La crise du Qatar vue de l’Occident

Si Donald Trump a déclaré que la crise du Qatar doit être réglée le plus rapidement possible, nul ne sait encore le sens de ces propos, si la solution doit être militaire ou politique. La Turquie et le Pakistan auraient annoncé un mouvement de troupes vers le Qatar pour le protéger en cas d’attaques, tandis que l’Iran vient de dépêcher plusieurs avions pour ravitailler le pays.

En France, les réactions tardent encore, même si la plupart des analystes trouvent que le nouveau président français Emmanuel Macron avait déjà annoncé durant sa campagne qu’il mettra fin aux avantages fiscaux accordés aux investissements qataris par l’administration Sarkozy. Ainsi, il a fait poireauter l’Emir du Qatar pendant six jours avant de le prendre au téléphone après la crise.

Pourtant, les investissements qataris en France, estimés à plus d’un milliard d’euros, pèseront lourd dans toute décision que la nouvelle équipe de Macron aura à prendre.

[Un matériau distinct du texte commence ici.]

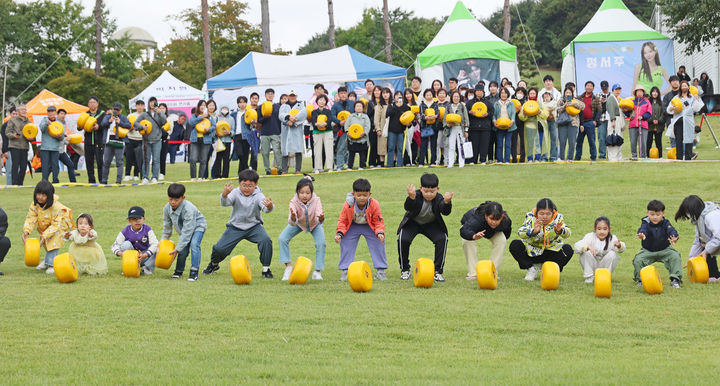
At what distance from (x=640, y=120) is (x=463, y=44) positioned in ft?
38.0

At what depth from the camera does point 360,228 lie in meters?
10.2

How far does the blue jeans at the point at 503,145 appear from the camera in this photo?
66.6 feet

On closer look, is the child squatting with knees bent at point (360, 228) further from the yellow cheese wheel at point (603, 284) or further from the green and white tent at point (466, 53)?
the green and white tent at point (466, 53)

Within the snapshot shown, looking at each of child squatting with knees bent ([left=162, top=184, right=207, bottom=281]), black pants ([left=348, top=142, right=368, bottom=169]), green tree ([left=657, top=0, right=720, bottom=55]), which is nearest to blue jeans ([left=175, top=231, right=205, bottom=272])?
child squatting with knees bent ([left=162, top=184, right=207, bottom=281])

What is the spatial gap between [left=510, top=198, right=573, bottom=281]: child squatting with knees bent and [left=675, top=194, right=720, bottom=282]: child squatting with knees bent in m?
1.37

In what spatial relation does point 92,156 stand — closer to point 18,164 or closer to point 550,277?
point 18,164

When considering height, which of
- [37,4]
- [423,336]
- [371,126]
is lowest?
[423,336]

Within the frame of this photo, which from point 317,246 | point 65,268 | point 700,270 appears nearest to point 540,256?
point 700,270

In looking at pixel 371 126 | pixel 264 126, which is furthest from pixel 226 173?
pixel 371 126

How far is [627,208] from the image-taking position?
14.4m

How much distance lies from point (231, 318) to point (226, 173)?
13845 millimetres

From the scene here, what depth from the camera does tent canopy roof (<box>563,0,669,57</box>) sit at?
106 feet

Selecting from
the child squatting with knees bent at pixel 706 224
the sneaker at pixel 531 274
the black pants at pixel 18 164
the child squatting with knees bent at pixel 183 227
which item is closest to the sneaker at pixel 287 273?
the child squatting with knees bent at pixel 183 227

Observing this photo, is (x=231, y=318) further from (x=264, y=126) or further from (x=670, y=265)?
(x=264, y=126)
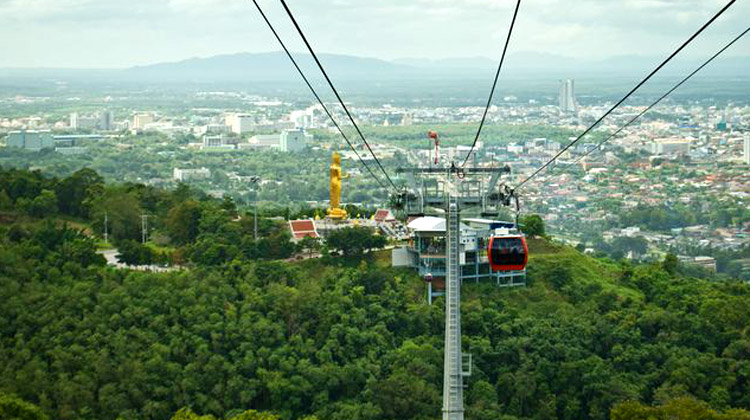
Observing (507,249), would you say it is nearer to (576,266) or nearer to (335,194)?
(576,266)

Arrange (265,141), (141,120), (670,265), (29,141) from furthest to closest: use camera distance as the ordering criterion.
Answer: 1. (141,120)
2. (265,141)
3. (29,141)
4. (670,265)

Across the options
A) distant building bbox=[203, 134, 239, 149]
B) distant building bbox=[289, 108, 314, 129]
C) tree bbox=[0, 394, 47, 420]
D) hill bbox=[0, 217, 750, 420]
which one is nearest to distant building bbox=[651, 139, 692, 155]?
distant building bbox=[203, 134, 239, 149]

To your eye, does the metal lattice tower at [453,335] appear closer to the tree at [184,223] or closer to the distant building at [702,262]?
the tree at [184,223]

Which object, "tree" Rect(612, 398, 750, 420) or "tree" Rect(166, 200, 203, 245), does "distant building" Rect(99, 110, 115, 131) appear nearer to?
"tree" Rect(166, 200, 203, 245)

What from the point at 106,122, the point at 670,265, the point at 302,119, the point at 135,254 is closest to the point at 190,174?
the point at 106,122

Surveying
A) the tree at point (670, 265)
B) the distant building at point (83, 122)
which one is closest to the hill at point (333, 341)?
the tree at point (670, 265)

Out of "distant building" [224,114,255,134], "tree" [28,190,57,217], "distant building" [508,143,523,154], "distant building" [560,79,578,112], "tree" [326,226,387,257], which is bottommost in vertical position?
"tree" [326,226,387,257]

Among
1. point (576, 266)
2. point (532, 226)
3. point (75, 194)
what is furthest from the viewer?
point (75, 194)
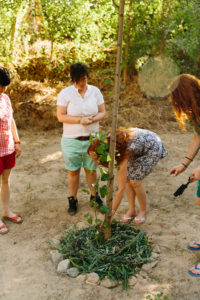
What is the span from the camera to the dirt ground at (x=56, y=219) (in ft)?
8.54

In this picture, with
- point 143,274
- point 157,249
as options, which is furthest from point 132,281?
point 157,249

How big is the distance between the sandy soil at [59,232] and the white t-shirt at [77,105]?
39.6 inches

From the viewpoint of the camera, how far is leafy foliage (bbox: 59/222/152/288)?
2.75 m

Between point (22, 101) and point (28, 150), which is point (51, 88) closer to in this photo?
point (22, 101)

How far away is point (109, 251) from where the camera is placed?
289 centimetres

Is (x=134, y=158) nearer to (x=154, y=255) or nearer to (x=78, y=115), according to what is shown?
(x=78, y=115)

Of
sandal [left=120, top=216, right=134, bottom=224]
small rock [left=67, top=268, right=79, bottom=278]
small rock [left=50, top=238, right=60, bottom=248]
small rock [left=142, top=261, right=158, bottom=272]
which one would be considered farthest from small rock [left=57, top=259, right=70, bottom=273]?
sandal [left=120, top=216, right=134, bottom=224]

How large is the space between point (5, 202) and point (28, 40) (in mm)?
5230

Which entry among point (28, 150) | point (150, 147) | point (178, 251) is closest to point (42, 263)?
point (178, 251)

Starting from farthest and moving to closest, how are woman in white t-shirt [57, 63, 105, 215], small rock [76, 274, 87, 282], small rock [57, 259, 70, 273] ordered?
woman in white t-shirt [57, 63, 105, 215] < small rock [57, 259, 70, 273] < small rock [76, 274, 87, 282]

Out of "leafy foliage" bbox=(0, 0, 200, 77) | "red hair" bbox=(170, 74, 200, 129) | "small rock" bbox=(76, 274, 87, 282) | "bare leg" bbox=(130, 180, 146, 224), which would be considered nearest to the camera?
"red hair" bbox=(170, 74, 200, 129)

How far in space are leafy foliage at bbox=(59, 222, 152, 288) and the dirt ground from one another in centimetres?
14

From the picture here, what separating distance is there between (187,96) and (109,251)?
152 centimetres

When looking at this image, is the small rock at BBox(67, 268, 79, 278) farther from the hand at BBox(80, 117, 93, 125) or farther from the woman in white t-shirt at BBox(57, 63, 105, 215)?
the hand at BBox(80, 117, 93, 125)
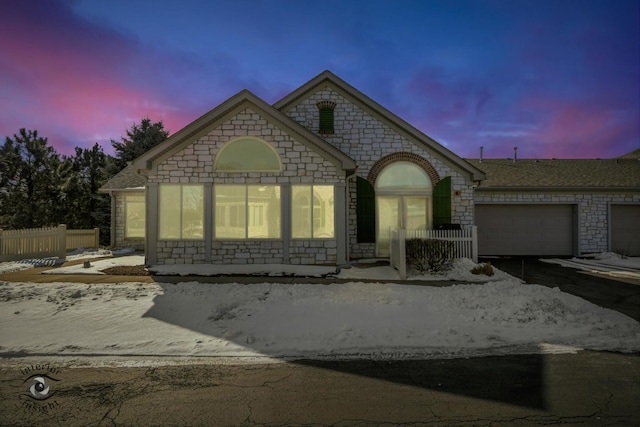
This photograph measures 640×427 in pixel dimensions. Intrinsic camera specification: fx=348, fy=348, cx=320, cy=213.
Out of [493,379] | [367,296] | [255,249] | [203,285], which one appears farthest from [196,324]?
[255,249]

L’Allemagne mais aussi l’Union européenne ont demandé la fin de l’embargo sur le Qatar.

In fine, le Qatar serait coupable d’exhibitionnisme au point d’avoir agacé son voisinage immédiat qui cherche aujourd’hui à le remettre à sa place.  Et puis, sa chaîne Al Jezira, 5.000 employés et 180 bureaux à travers le monde a eu l’outrecuidance de heurter la culture antidémocratique des pays du Golfe nullement habitués à un tel degré d’indépendance dans le traitement de l’information. Cette chaîne donne en effet la parole à tous les opposants du monde arabe et cloue au pilori les chefs d’Etat arabes non coutumiers de telles critiques. Il lui est aussi reprochée d’avoir soutenu et même provoqué des crises dans le monde arabe.

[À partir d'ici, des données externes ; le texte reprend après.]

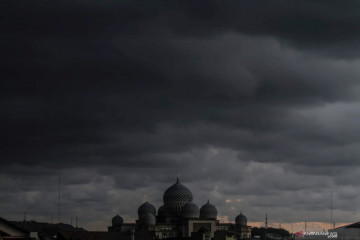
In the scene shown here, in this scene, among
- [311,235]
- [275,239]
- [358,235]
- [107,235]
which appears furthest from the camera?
[275,239]

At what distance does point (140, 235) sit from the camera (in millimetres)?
170750

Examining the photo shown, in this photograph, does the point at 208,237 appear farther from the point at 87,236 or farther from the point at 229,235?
the point at 87,236

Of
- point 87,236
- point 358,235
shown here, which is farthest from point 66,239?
point 358,235

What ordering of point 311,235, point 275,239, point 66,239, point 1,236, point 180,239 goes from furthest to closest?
1. point 180,239
2. point 275,239
3. point 311,235
4. point 66,239
5. point 1,236

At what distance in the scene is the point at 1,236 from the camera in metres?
25.8

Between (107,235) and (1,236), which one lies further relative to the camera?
(107,235)

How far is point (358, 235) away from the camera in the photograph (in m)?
110

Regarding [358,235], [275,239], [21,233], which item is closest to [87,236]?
[358,235]

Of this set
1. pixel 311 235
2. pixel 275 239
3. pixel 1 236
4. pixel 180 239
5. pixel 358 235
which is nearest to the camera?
pixel 1 236

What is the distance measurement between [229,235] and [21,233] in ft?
575

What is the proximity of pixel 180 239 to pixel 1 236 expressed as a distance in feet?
565

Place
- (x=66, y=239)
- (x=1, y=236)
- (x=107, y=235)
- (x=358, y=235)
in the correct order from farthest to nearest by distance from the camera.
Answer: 1. (x=107, y=235)
2. (x=358, y=235)
3. (x=66, y=239)
4. (x=1, y=236)

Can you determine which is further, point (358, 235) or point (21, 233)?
point (358, 235)

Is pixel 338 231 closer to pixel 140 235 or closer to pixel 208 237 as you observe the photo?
pixel 140 235
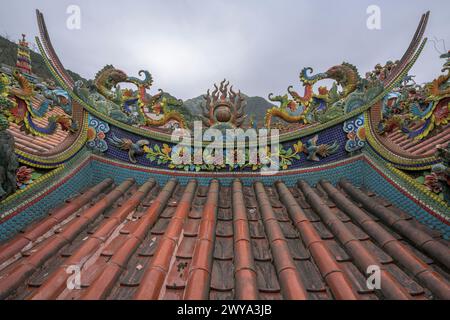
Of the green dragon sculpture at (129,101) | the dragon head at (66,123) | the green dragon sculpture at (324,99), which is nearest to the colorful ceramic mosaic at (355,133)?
the green dragon sculpture at (324,99)

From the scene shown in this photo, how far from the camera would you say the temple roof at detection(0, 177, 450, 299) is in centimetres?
220

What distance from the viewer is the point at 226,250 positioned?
2.81 m

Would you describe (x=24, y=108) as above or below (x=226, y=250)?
above

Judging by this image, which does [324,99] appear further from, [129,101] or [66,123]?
[66,123]

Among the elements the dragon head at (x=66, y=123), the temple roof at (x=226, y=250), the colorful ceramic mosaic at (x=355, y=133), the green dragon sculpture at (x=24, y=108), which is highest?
the colorful ceramic mosaic at (x=355, y=133)

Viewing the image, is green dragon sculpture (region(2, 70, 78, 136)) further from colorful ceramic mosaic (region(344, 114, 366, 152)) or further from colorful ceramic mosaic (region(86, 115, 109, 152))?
colorful ceramic mosaic (region(344, 114, 366, 152))

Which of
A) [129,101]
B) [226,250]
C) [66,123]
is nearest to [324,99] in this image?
[226,250]

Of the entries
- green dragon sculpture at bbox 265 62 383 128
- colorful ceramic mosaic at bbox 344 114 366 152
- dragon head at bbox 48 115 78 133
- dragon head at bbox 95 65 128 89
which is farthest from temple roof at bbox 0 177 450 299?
dragon head at bbox 95 65 128 89

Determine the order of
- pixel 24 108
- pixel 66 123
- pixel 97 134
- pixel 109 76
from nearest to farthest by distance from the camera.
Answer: pixel 24 108 → pixel 66 123 → pixel 97 134 → pixel 109 76

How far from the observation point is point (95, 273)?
94.0 inches

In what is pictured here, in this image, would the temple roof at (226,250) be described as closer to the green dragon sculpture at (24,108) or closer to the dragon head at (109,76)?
the green dragon sculpture at (24,108)

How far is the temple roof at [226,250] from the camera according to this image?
2.20 meters

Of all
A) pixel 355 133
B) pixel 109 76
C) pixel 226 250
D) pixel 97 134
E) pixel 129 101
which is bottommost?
pixel 226 250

L’analyse de la crise en Mauritanie

En Mauritanie, la décision de rompre avec le Qatar a été trop rapide et brusque pour l’opinion publique nationale. Le communiqué du Ministère des Affaires Etrangères accuse le Qatar de propager des idées extrémistes et d’avoir sciemment semé l’anarchie dans de nombreux pays arabes. «Le Qatar a pris l’habitude de mettre en cause les principes sur lesquels est fondée l’action arabe commune» déplore le communiqué officiel.

Cette décision du gouvernement mauritanien a été d’autant inattendue que le Qatar a beaucoup investi en Mauritanie, en construisant un centre pour l’éducation des enfants sourdes, une mosquée, un grand complexe touristique, un hôpital à Boutilimit. Mieux, les deux pays ont multiplié ces derniers mois leurs échanges et signé un jumelage entre la Cour suprême mauritanienne et la Cour Qatarie de cassation. Plusieurs centaines de fonctionnaires mauritaniens, magistrats, imams et enseignants travaillaient aussi au Qatar.

Cette embellie a été cependant émaillée de plusieurs mini crises, comme l’accusation lancée par Nouakchott il y a quelques années contre le Qatar, l’accusant de soutenir des mouvements terroristes dans le Nord Mali, et de soutenir le parti islamiste Tawassoul proche des frères musulmans.

Mais le pouvoir mauritanien est obligé de prouver la justesse de sa décision face à une opinion mauritanienne foncièrement hostile, en envoyant chaque jour et chaque nuit des pléthores de cadres et hauts fonctionnaires défendre sa position sur les plateaux de télévision et les studios des radios qu’ils soient publics ou privés. Une offensive médiatique qui vient prouver, selon les opposants, que les arguments avancés par le gouvernement mauritanien ne tiennent pas la route.

La rue estime que la décision de l’Etat résulte d’un suivisme aveugle et irréfléchi pour plaire à l’Arabie Saoudite, si ce n’est pour des raisons pécuniaires, certains parlant de plusieurs millions de dollars promis par les Saoudiens au gouvernement mauritanien.

C’est le point de vue du parti Union des Forces du Progrès (UFP) de l’opposition radicale qui estime que la rupture diplomatique avec le Qatar répond à une logique de suivisme et d’opportunisme diplomatique qui met en berne la souveraineté du peuple mauritanien.

Pour Mohamed Jemil Mansour, président du parti Tawassoul, qui s’exprimait au cours d’une invitation à la rupture du jeûne,  à laquelle avait assisté la classe politique, majorité et opposition confondue, mais aussi des membres des deux chambres du Parlement, «la défense de la cause palestinienne à travers le mouvement de résistance Hamas est un bienfait et le contraire une perdition ».